CONSIGNES >>
Répondez à ces questions d'après le texte sur les offrandes et l'issaron :
1. À qui donne-t-on le morceau de pâte prélevé pour la Mitsva de ‘Halla ?
2. Combien de taureaux offre-t-on au total pendant les sept jours de Souccot ?
3. Combien d'issarons de farine accompagnent chaque bélier ?

::: TEXTE À LIRE

3) Ce n’est pas uniquement pour la Mitsva du Min’ha que la Torah ordonne d’offrir un dixième, mais c’est également le cas pour la Mitsva de Ma’asser, où on prélève la dîme des céréales, du vin et de l’huile et on l’offre à la tribu de Lévy. Ainsi, on prélève une dîme que l’on mange à Jérusalem, une dîme qu’on donne aux pauvres, ou encore la dîme des moutons, que l’on fait passer sous le bâton, et le dixième qui passera sera sacrifié au Temple.

Pour la Mitsva de ‘Halla, on prélève un morceau d’une pâte de céréale et on le donne au Cohen ; on ne la pratique que si la pâte contient un issaron de farine (‘Halla 2, 6). Toutes ces Mitsvot sont en effet des préludes pour l’époque messianique, où tout sera consacré pour servir D.ieu.

4) On pourrait s’interroger sur l’idée de la Torah de refuser l’utilisation des ustensiles de deux et de trois issaron. Ainsi, pourquoi le point sur le Vav du mot “Issaron” figure sur celui du premier jour de Souccot, et pas sur un autre mot “Issaron”, qui existe pourtant de nombreuses fois ?

En fait, chaque jour, on apporte deux moutons comme sacrifices d’Ola, l’un le matin, et l’autre l’après-midi, et le jour de Chabbath, on ajoute deux autres moutons. Les jours de fête on ajoute des taureaux et des béliers ; parfois deux taureaux et un bélier (Roch ‘Hodech, Pessa’h, et Chavou’ot), et parfois, un taureau et un bélier (Roch Hachana, Kippour, Chémini ‘Atsérèt), puis encore sept moutons. Par contre, pendant la fête de Souccot, on ajoute chaque jour quatorze moutons, deux béliers et un nombre variable de taureaux ; le premier jour, treize taureaux, le deuxième jour, douze, le troisième jour, onze etc., au total pour les sept jours de Souccot, soixante-dix taureaux.

Tous les sacrifices d’Ola communautaires sont accompagnés des sacrifices de Min’ha, en farine ; chaque mouton est accompagné d’un issaron de farine, chaque bélier de deux issarons, et chaque taureau de trois issarons : « et trois issarons de la fine farine mélangée avec de l’huile pour un taureau, et deux issarons de la fine farine pour la Min’ha mélangée avec de l’huile pour un bélier, et un dixième de la fine farine de Min’ha mélangée avec de l’huile pour un mouton” (Bamidbar 28, 12-13, et plusieurs fois dans ce chapitre).

Le fameux point se trouve sur le deuxième Vav du premier mot “Issaron” de la Min’ha du mouton du premier jour de Souccot ; pourquoi la Torah choisit-elle de le mettre précisément sur ce mot “Issaron”, et pas sur un autre ?

Cependant, concernant les animaux que l’on sacrifie pendant les fêtes ordinaires, le taureau représente le Patriarche Avraham, qui apportait aux anges un veau; le bélier représente Its’hak, dont le sacrifice pendant la ‘Akéda fut remplacé par un bélier ; les moutons représentent Ya’acov, qui avait “séparé les moutons” ; voici ce que rapporte Rachi, Bamidbar 28, 19, au nom de Rabbi Moché Hadarchan. Le taureau est plus grand que les deux autres animaux, car, d’une certaine manière, Avraham a plus de mérite qu’Its’hak et que Ya’acov.

::::::
::: MATÉRIEL

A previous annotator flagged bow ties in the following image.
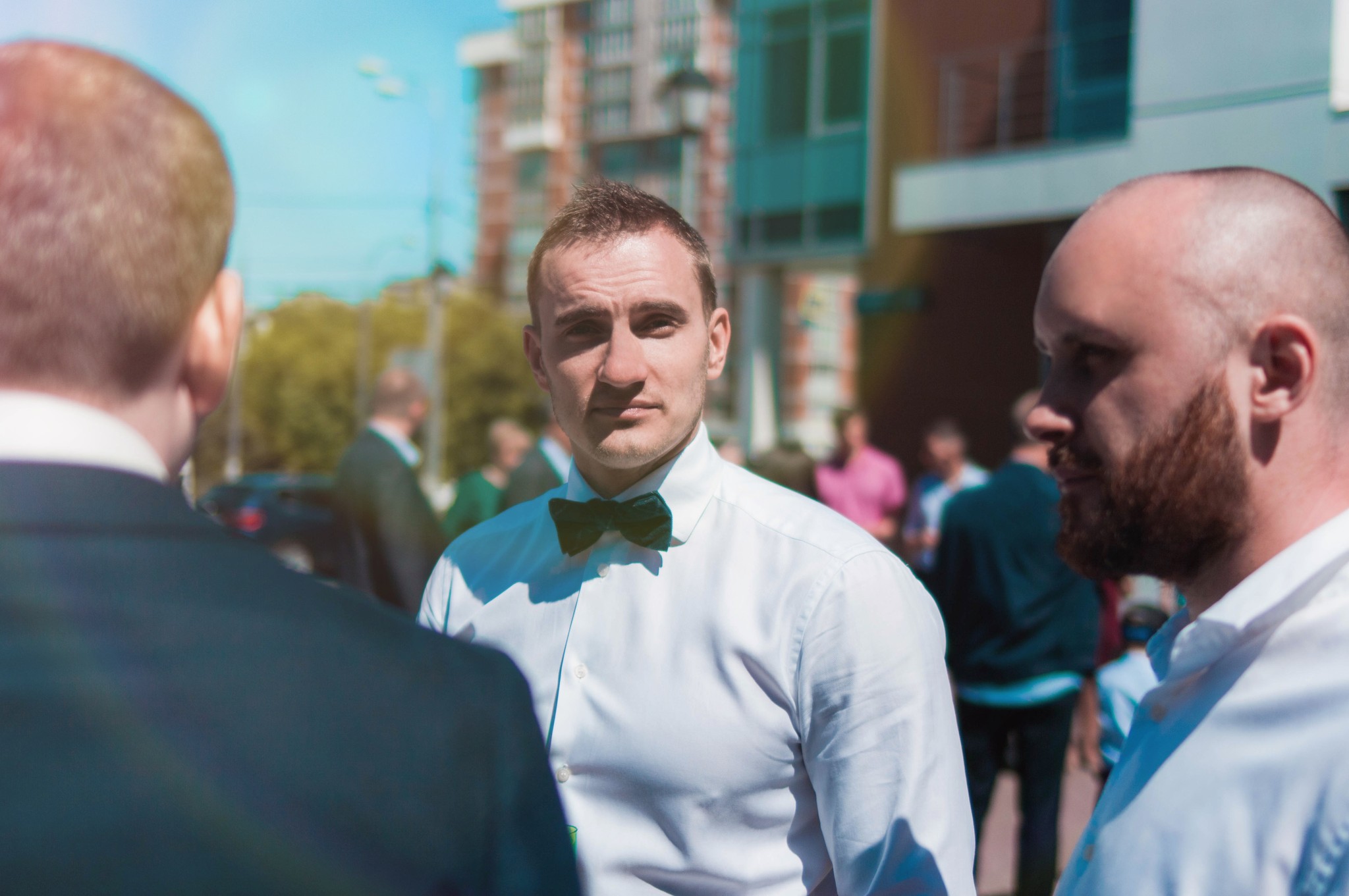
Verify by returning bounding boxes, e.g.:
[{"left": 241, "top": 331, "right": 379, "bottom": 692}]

::::::

RÉPONSE RÉDIGÉE >>
1. Au Cohen.
2. Soixante-dix taureaux.
3. Deux issarons.